Given the long history of Indian Classical music with multiple threads of evolution, the names of Ragas can often be confusing. I find the name, Shuddha Saveri, somewhat confusing.
Let me explain what I mean. In the Carnatic system of naming Swaras, the lowest position of a note in the 12 note scale is denoted as a Shuddha note. Now what that means is Shuddha Re means the lowest re or komal re. Now, there is a scale called Saveri whose Swaras are Sa re ma Pa dha SA Ni dha Pa ma Ga re Sa. As you can see, this scale already has the lowest re and dha or the Shuddha re and Shuddha dha.
However, Shuddha Saveri actually uses Re and Dha which are a semi-tone sharper. Now, in North India, in the Hindustani system, the sharper notes are called the Shuddha notes. Does it mean that the nomenclature Shuddha Saveri is a North Indian nomenclature? If so, then what is Durga?
Let me add some more confusion to this. There is a Raga called Karnataka Shuddha Saveri, which is called Shuddha Saveri according to the Dikshitar school of music, with the notes Sa re ma Pa dha SA dha pa ma re Sa. This seems to be consistent with the convention of note nomenclature, but resembles Saveri rather than the currently titled Shuddha Saveri.
Finally, Raga Durga is called Raga Devakriya in the Dikshitar tradition.
Regardless of the name, Raga Durga is a beautiful Raga.
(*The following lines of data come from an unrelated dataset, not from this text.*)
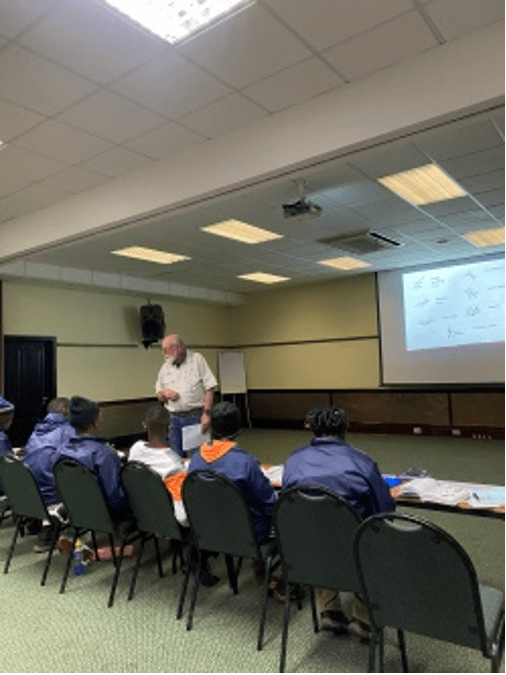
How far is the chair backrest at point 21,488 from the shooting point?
3.03 meters

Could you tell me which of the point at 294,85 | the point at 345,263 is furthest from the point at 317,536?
the point at 345,263

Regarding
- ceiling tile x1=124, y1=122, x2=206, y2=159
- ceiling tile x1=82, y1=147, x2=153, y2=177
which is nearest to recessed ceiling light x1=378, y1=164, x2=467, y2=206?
ceiling tile x1=124, y1=122, x2=206, y2=159

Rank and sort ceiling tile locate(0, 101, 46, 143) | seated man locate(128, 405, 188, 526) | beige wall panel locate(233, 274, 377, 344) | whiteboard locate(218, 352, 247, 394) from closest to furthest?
seated man locate(128, 405, 188, 526), ceiling tile locate(0, 101, 46, 143), beige wall panel locate(233, 274, 377, 344), whiteboard locate(218, 352, 247, 394)

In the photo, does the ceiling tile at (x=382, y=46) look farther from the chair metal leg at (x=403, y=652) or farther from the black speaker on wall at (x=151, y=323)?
the black speaker on wall at (x=151, y=323)

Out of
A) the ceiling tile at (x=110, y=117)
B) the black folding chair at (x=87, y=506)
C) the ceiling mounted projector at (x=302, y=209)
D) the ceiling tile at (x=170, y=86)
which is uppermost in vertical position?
the ceiling tile at (x=170, y=86)

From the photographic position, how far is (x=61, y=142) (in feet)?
11.5

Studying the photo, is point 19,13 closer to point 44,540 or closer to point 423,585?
point 423,585

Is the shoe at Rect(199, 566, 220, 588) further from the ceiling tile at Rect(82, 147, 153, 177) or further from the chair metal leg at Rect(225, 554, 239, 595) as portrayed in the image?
the ceiling tile at Rect(82, 147, 153, 177)

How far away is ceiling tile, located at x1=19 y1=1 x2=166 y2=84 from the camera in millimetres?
2312

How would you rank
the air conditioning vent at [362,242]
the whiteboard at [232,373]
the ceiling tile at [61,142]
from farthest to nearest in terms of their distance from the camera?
the whiteboard at [232,373]
the air conditioning vent at [362,242]
the ceiling tile at [61,142]

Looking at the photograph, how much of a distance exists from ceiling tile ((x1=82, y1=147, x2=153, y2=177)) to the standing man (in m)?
1.48

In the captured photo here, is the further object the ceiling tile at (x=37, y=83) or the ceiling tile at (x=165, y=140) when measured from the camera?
the ceiling tile at (x=165, y=140)

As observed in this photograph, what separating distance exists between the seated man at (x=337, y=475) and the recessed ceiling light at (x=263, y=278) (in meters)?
6.08

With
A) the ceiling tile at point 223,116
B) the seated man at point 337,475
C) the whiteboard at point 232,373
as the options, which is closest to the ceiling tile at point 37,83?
the ceiling tile at point 223,116
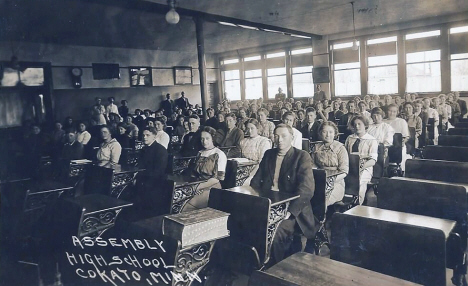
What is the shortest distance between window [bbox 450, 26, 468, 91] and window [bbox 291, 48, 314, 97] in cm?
503

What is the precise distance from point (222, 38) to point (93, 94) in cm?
511

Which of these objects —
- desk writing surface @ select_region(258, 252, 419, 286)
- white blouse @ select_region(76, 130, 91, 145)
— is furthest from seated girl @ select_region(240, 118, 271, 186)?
white blouse @ select_region(76, 130, 91, 145)

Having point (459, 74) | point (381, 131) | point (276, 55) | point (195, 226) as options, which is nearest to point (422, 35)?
point (459, 74)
The use of the consonant pairing of Sa-ma, Re-Pa and ma-Dha makes this Raga very beautiful.
Raga Alapana is an improvisation and a systematic presentation of a Raga. This part has no rhythmic accompaniment. Usually, it has three parts - Alap, Jod and Jhala. This format is also known as Ragam and Tanam.
Here are some notes about the Raga.
Raga - Durga
Scale - Sa Re ma Pa Dha
Family - Shankarabharanam
Melakarta - Varjit (Ga, Ni) Janya Raga of 29th Melakarta Shankarabharanam (Sa Re Ga ma Pa Dha Ni)
Prahar - 3rd and 4th prahar (equivalent to 3 PM - 9 PM)
In Indian Classical Music, the seven notes in an octave are called Sa Re Ga Ma Pa Dha Ni and then Sa comes again. Notes with a capitalised first letter are called Tivra (or sharp) notes. E.g., Re above. Notes written fully in lower case are called Komal (or flat) notes. E.g., ma above. Sa and Pa are always written with a capitalized first letter.
A Varjit Raga is a Janya (derived) Raga of a Melakarta (parent scale) in which one or more notes are dropped from the parent scale. In this case, Ga and Ni are dropped from the parent scale Shankarabharanam.
In Indian Classical Music, Ragas are classified into Prahars (time periods of a day or night) which are said to represent the most appropriate time to perform the Raga.